Article that kinda fits in here....
Club international
July 1, 2010
By Norman Hubbard
It is the clubs' fault. They are too rich and too powerful, too greedy and too grasping, too unhelpful and not understanding enough. Whenever an international football team fails, they are convenient scapegoats, exhausting or under-using its players and depriving them of form, fitness or confidence when their country needs them.
Yet this is a World Cup to suggest that the achievers and overachievers have benefited from behaving like clubs. Brazil are the most prominent example. As no nation produces more top-quality footballers, none has a greater opportunity to chop and change at will. Instead, Dunga has showed the kind of continuity that is enforced at domestic level, where managers have few players to choose from.
His is a squad without Ronaldinho, Adriano, Diego, Alexandre Pato, Marcelo, Alex and Thiago Motta, to name but a few. Instead, nine of the side who appeared in last year's Confederations Cup final began this World Cup in his first XI. Some have endured troubled seasons, most notably Robinho and Felipe Melo, but there has been consistency of selection. If there is an understanding in the key partnerships in the team - particularly Melo and Gilberto Silva in midfield and Lucio and Juan in defence - it is forged by shared experiences and a knowledge of each others' game.
Indeed, the success of the entire South American contingent, with the exceptions of an ever-changing Argentina outfit, can be attributed to their seemingly interminable qualifying campaign. Featuring 18 games each, it has permitted them time to grow together.
Chile's ability to interchange positions is a sign that players are accustomed to performing with one another.

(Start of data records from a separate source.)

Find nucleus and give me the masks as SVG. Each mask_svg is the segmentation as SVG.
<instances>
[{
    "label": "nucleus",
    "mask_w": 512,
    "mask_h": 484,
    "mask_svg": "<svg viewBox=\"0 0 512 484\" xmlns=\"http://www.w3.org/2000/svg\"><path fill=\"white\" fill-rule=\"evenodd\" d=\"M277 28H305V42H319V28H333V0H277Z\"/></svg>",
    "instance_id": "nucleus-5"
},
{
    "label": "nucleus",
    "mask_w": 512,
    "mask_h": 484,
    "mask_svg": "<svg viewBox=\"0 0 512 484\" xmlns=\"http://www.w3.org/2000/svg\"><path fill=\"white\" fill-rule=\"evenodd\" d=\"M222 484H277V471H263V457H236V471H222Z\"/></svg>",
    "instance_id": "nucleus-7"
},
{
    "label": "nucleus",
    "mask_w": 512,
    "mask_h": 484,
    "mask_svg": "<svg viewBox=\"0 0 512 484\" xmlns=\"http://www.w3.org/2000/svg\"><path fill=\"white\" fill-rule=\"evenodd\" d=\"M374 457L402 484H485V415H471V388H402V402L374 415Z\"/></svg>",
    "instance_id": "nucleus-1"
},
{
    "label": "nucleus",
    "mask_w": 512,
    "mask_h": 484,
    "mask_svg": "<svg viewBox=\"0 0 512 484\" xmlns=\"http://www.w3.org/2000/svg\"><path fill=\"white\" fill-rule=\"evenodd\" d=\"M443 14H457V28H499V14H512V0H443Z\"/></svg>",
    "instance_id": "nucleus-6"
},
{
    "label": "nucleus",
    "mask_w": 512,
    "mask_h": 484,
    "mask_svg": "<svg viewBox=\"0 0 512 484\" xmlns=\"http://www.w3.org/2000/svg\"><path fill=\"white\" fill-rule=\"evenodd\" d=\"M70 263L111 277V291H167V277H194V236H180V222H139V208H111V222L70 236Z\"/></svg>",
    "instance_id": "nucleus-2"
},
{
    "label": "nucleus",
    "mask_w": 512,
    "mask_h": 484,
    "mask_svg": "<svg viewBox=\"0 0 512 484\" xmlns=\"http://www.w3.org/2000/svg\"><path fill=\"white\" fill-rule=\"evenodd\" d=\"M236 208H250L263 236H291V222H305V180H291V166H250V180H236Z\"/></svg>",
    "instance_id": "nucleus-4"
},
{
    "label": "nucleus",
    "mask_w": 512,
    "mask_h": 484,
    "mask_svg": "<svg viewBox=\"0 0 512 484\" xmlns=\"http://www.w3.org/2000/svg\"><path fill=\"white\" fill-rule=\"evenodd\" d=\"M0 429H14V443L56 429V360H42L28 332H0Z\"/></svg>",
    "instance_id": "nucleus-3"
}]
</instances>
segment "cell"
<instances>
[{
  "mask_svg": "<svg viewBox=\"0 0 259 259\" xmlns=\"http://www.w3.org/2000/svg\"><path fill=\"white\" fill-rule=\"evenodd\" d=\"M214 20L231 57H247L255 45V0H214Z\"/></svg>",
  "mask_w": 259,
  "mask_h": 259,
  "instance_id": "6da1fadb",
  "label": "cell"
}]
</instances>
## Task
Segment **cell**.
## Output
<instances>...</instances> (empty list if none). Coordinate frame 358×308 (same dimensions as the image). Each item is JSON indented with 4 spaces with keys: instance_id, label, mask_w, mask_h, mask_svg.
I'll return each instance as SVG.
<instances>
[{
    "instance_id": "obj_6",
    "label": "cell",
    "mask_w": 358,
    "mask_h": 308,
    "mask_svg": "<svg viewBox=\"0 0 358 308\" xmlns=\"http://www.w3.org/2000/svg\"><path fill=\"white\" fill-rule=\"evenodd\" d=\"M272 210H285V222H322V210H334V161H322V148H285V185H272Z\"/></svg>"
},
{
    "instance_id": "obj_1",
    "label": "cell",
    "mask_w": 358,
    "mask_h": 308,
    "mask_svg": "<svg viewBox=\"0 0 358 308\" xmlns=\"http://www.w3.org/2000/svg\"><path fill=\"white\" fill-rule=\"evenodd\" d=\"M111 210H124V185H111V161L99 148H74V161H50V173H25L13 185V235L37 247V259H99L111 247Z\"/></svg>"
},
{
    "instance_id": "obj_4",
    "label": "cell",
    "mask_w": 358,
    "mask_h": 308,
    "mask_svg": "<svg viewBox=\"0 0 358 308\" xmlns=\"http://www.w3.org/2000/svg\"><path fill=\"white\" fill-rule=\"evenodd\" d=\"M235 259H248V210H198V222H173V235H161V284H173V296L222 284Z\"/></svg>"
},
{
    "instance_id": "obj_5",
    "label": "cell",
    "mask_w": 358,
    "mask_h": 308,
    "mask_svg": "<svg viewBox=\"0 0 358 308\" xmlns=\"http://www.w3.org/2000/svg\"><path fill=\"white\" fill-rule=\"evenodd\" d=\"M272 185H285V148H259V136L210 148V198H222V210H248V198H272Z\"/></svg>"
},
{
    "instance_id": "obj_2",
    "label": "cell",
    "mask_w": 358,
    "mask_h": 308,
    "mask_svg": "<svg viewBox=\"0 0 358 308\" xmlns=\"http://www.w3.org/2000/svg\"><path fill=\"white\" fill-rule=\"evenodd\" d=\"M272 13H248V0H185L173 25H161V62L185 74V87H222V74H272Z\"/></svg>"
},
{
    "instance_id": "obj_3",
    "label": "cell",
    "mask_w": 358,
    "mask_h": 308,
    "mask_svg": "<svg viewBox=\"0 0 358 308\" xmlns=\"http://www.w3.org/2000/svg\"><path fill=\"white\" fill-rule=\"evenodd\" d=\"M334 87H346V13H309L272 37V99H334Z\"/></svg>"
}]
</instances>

More prosaically, the tough Paraguayan and Uruguayan defences, both only breached once in their first four games, have had plenty of practice. As they required a play-off to reach South Africa, the Uruguayan campaign encompassed 20 games; captain Diego Lugano started 17 and the other centre-back, Diego Godin, 16. After manager Oscar Washington Tabarez invested in youth, a team took shape in that time.
The CONCACAF countries' route to the World Cup can also appear unnecessarily unwieldy. However, it may have benefits: USA play more internationals than most European nations and manager Bob Bradley's familiarity with his players was apparent as a series of replacements exerted an impact, even if his critics can query why his initial selections were less effective. Mexico's frantic summer included 12 games since the start of May, yet those eight friendlies can account for their swift start to the World Cup, out-passing South Africa in the opening fixture and outclassing France next.
In contrast, plenty of other sides were unable to kick-start their campaign; some never truly began. Team-building can appear an impossibility in international football, but there can be a logic to it. Of the four West African representatives at the World Cup, should it be any surprise that Ghana, two years into Milovan Rajevac's reign, progressed furthest? He had the greatest opportunity to assess players in training and matches and promoted much of the younger generation into the senior side in January's African Nations Cup. There was still scope for newcomers to be introduced, as Kevin-Prince Boateng showed, but he could slot into the existing framework. It was the equivalent of integrating a new signing, rather than building a new team.
Europe's three quarter-finalists display more a club-like understanding than its underachievers. The majority of the Spain squad are owned by either Real Madrid or Barcelona and the passing axis of Xavi, Andres Iniesta and Sergio Busquets has been transported from Camp Nou into the national team. Despite the Dutch tradition of dissent, two elements are relevant to their serene progress: the left half of their defence, Giovanni van Bronckhorst and Joris Mathijsen, have been virtual ever-presents for years and the creative contingent of Wesley Sneijder, Rafael van der Vaart and Arjen Robben are all at a fourth international tournament, all former Real Madrid players and, in the first two instances, graduates of the Ajax academy.
Germany, meanwhile, are a team of two generations, hastily spliced together because of injuries but skilfully blended. Joachim Low's willingness to trust the products of the Under-21 squad is rightly respected. A few years their senior, Per Mertesacker, Philipp Lahm, Bastian Schweinsteiger and Lukas Podolski are all 26 or under, yet possess almost 300 caps between them. While only Mertesacker has retained the same role, that stability in a winning side breeds belief in one another.
It is little wonder they don't look like strangers when placed on a pitch together. The key is not experience per se, as the aged English and Italians illustrate, but experience of playing as a team, establishing patterns of play, uniting players who combine profitably and discarding those who cannot function within the unit. They are prospering by possessing balance, rather than trying to cram in incompatible or unhappy players. Rather than blaming the clubs, the cleverer international managers are emulating the better ones.